Şimdi gelelim birinci mesele dediğim 80 öncesinin, askerde bile görülmeyen katı disiplinli kafa yapısıyla bugünlere gelenlere. (Bu disiplin o günlerde zorla falan değil, bizlerin severek ve gönül coşkusuyla uyduğumuz bir disiplindi ve kadro hareketinin o günkü gereğiydi. Yanlış anlaşılmasın.

Ben yazdığım ilk yazımla neyi ele aldım bir hatırlayalım: MİLLET PARTİSİ’Nİ. Yani beşeri ve siyasi bir teşekkülü, bir tarikat, bir cemaat mensuplarını veya bir şeyhin müritlerini değil. Dolayısıyla da bu siyasi partinin sayın genel başkanını eleştirdim; başkanlığı son bir toparlayıcı ağabeylik yaptıktan sonra bırakması gerektiğini söyledim. Bugün de bu görüşteyim. Sayın Aykut Edibali KÖTÜ BİR SİYASİ PARTİ GENEL BAŞKANIDIR. Partinin 26 yıllık macerası ve bugün geldiği nokta, hiçbir itiraza fırsat vermeyecek şekilde ortadadır. Ayrıntıları önceki yazımda mevcuttur. Bugün il ve ilçelerde yönetim kurulu oluşturmak için göstermelik bile olsa isim bulmakta zorluk çekiyor partide kalan arkadaşlarımız.

Yönergeler |
A. Millet Partisi üzerine yazılmış metni iki cümleyle özetleyin.
B. Millet Partisi hakkındaki metni, son cümlesinden sonra sürdürün.

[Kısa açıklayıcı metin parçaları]
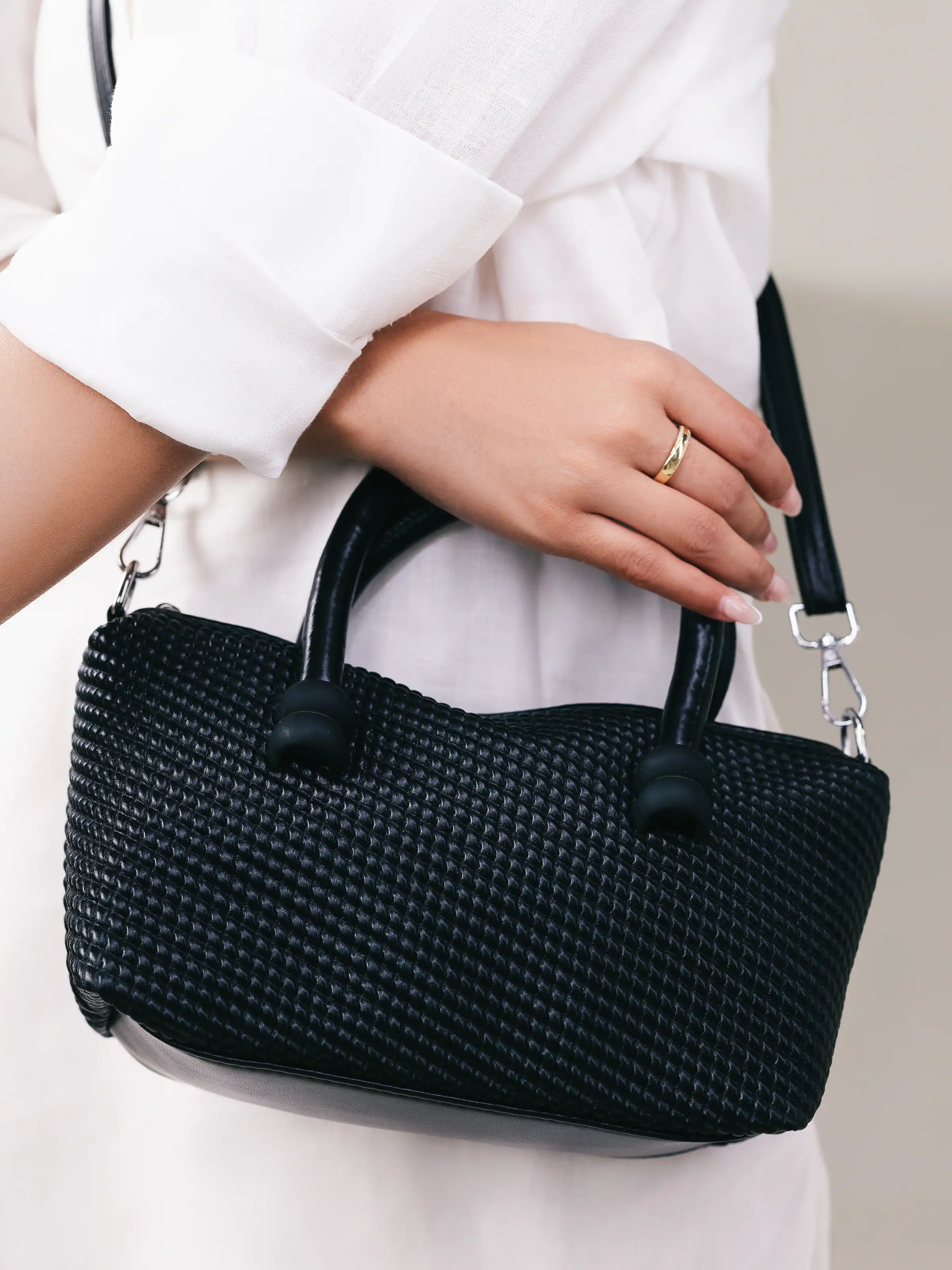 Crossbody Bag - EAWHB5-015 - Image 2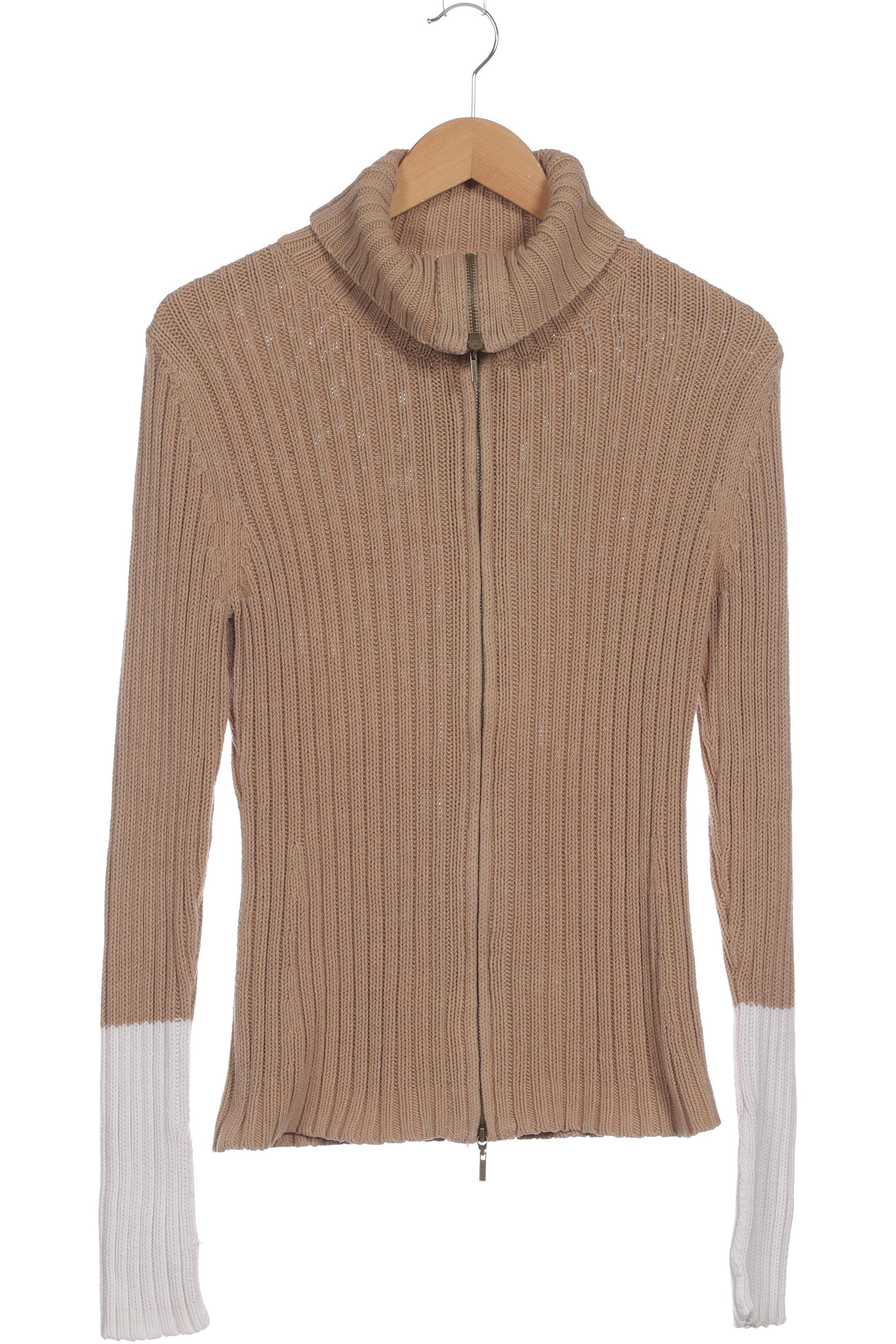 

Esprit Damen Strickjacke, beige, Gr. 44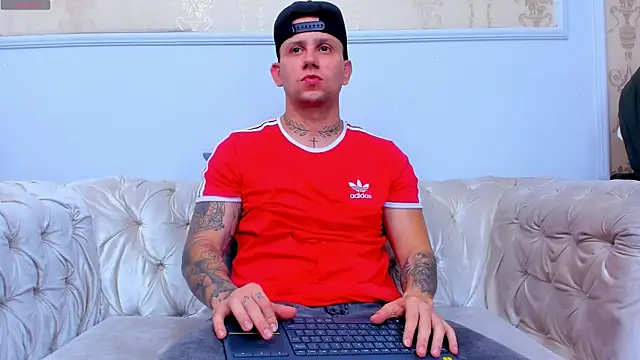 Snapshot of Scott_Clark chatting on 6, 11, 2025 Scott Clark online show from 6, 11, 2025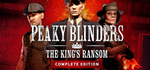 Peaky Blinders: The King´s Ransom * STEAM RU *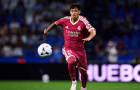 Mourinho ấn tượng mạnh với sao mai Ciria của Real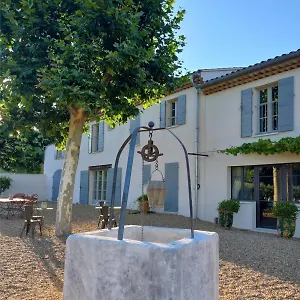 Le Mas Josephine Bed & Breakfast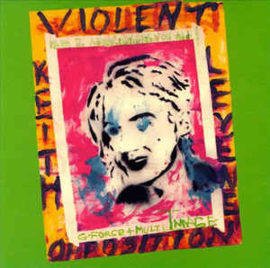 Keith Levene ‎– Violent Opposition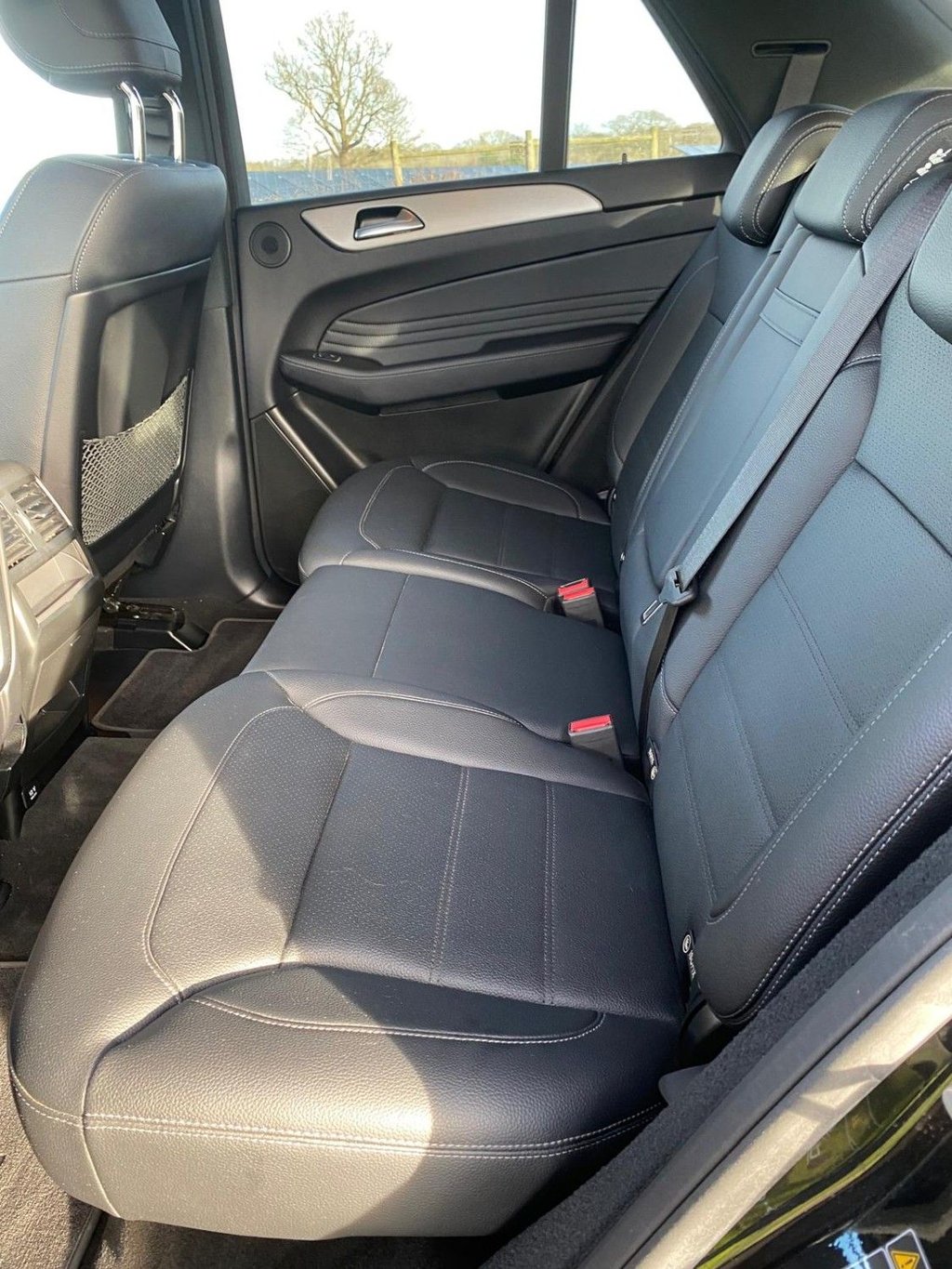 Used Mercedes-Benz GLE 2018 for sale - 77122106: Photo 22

--

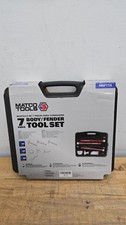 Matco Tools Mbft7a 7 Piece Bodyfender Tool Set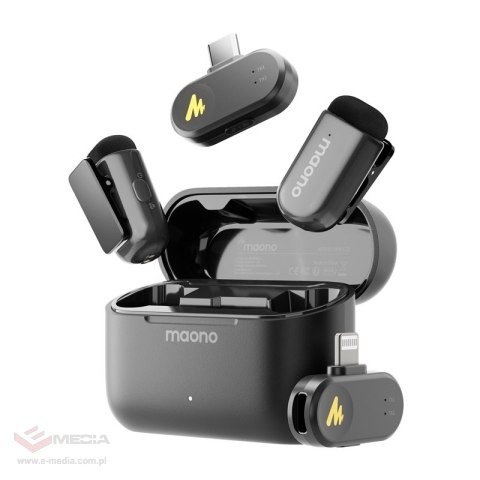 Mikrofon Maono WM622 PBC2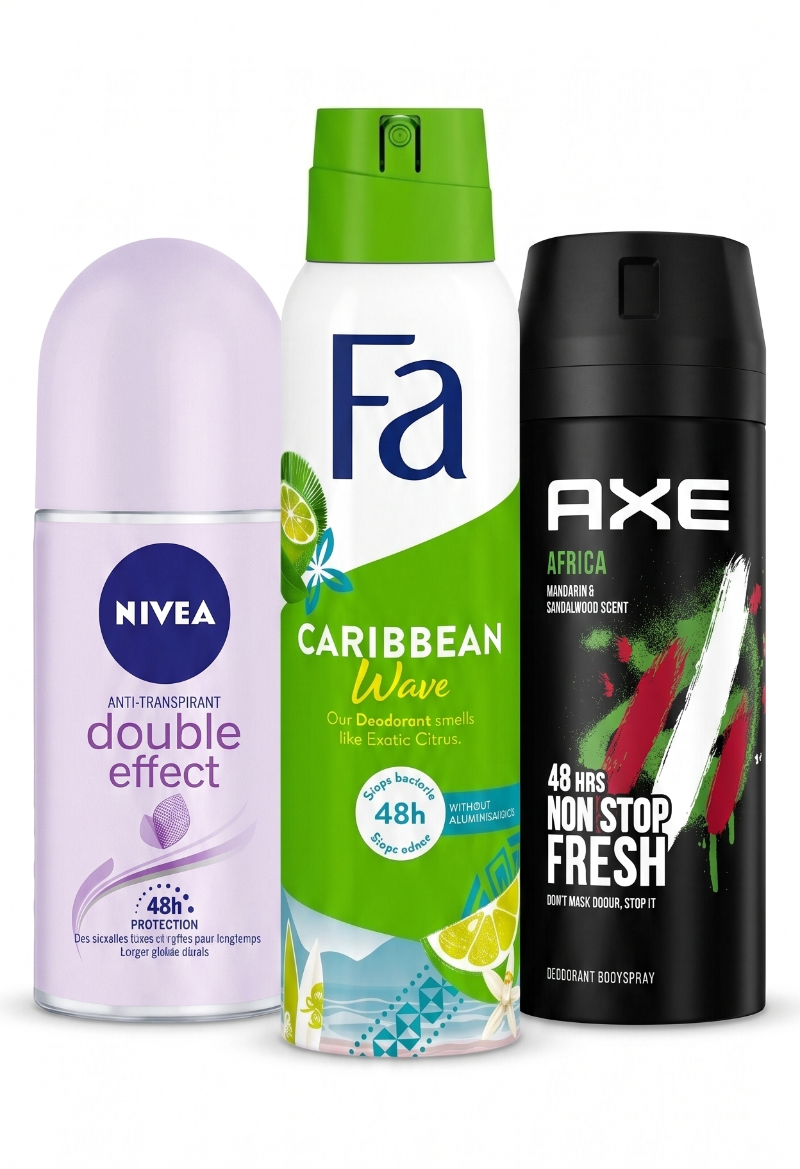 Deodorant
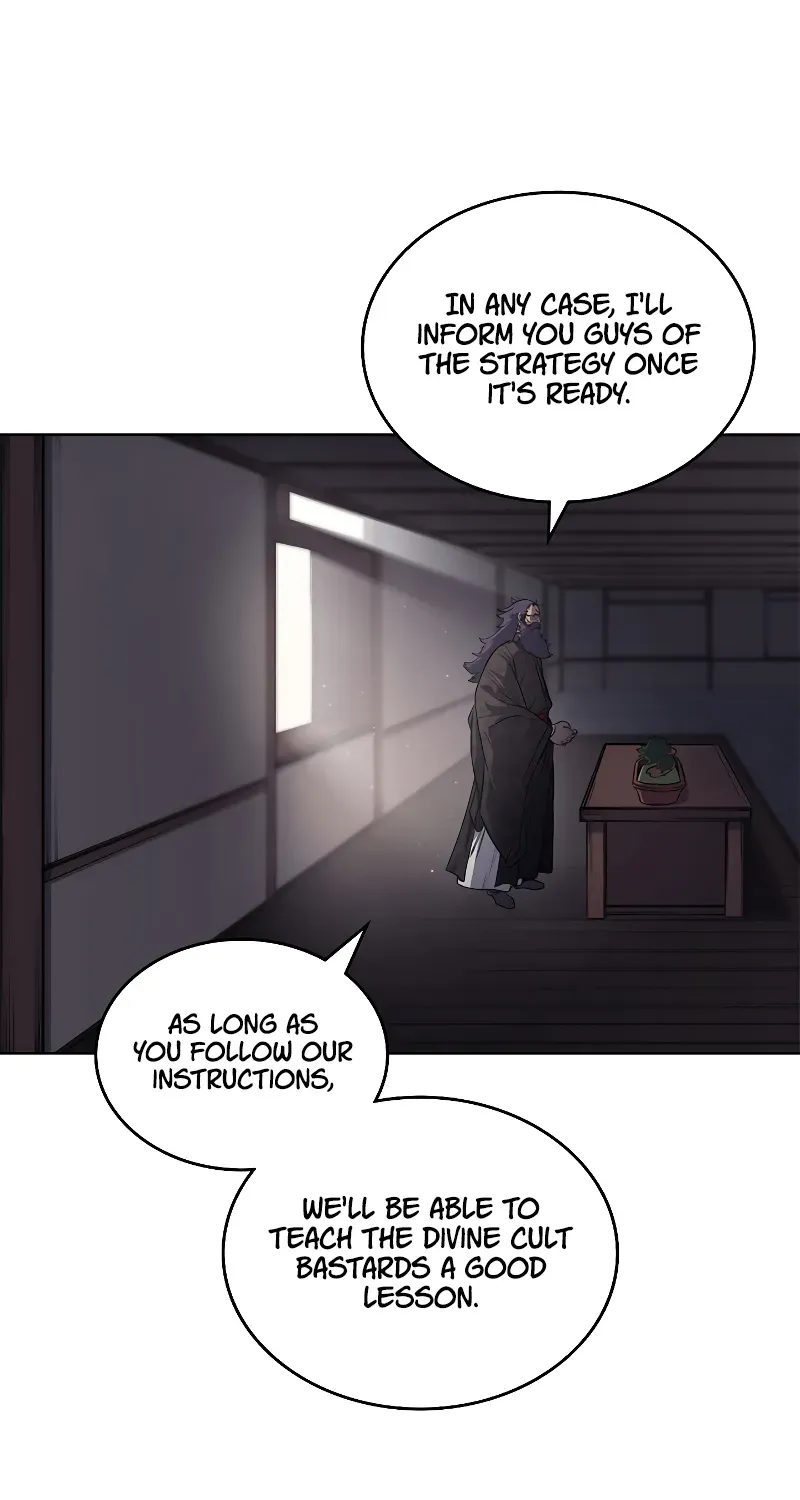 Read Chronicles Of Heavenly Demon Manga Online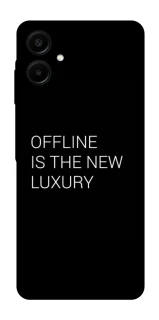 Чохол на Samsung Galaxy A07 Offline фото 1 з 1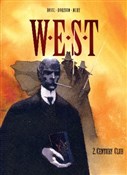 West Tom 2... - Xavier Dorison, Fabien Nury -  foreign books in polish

Yazılı Yanıtlar |
A. Yazar, ilk yazısında bir tarikatı ya da cemaati değil, siyasi bir teşekkül olan Millet Partisi'ni ele aldığını ve partinin genel başkanının son bir toparlayıcı ağabeylik yaptıktan sonra görevi bırakması gerektiğini söylediğini hatırlatır. Bugün de bu görüşte olduğunu belirterek Aykut Edibali'nin kötü bir siyasi parti genel başkanı olduğunu, partinin 26 yıllık macerasının ve bugün geldiği noktanın bunu gösterdiğini, partide kalanların il ve ilçelerde yönetim kurulu için isim bulmakta zorlandığını ifade eder.

B.
Oysa bazı yorum sahipleri bu noktayı hep görmezden geliyorlar. Öyle ki en küçük bir eleştiri bile başkana yöneldiğinde zıplıyorlar. Galiba unutuldu. Biz zamanında Demirel’i, Ecevit’i, Türkeş’i, Erbakan’ı koltuğa yapıştılar, padişahları bile geçtiler diye eleştirirdik. Büyük lokma yemedik ama büyük söz söylemişiz demek ki.

Rıfat Yörük’ün yazısında dâhil (en sivri yazı oydu çünkü) bu sitede yapılan eleştirilere ve eleştirel önerilere ne yazık ki bir mücadeleciye yakışır doluluk ve derinlikte yazılmış bir cevap göremedim dostlar. Çoğu sadece kabarmış duygu ve öfkeleri yansıtan, Sayın Başkanı da nerdeyse hatadan azade tutan veya geçmişin güzelliklerini, hatırını kötü kaynana gibi başa kakan yazılar. Tekrar yazıyorum: Bir siyasi partinin mensupları olarak bu tür cevaplar bize yakışmıyor.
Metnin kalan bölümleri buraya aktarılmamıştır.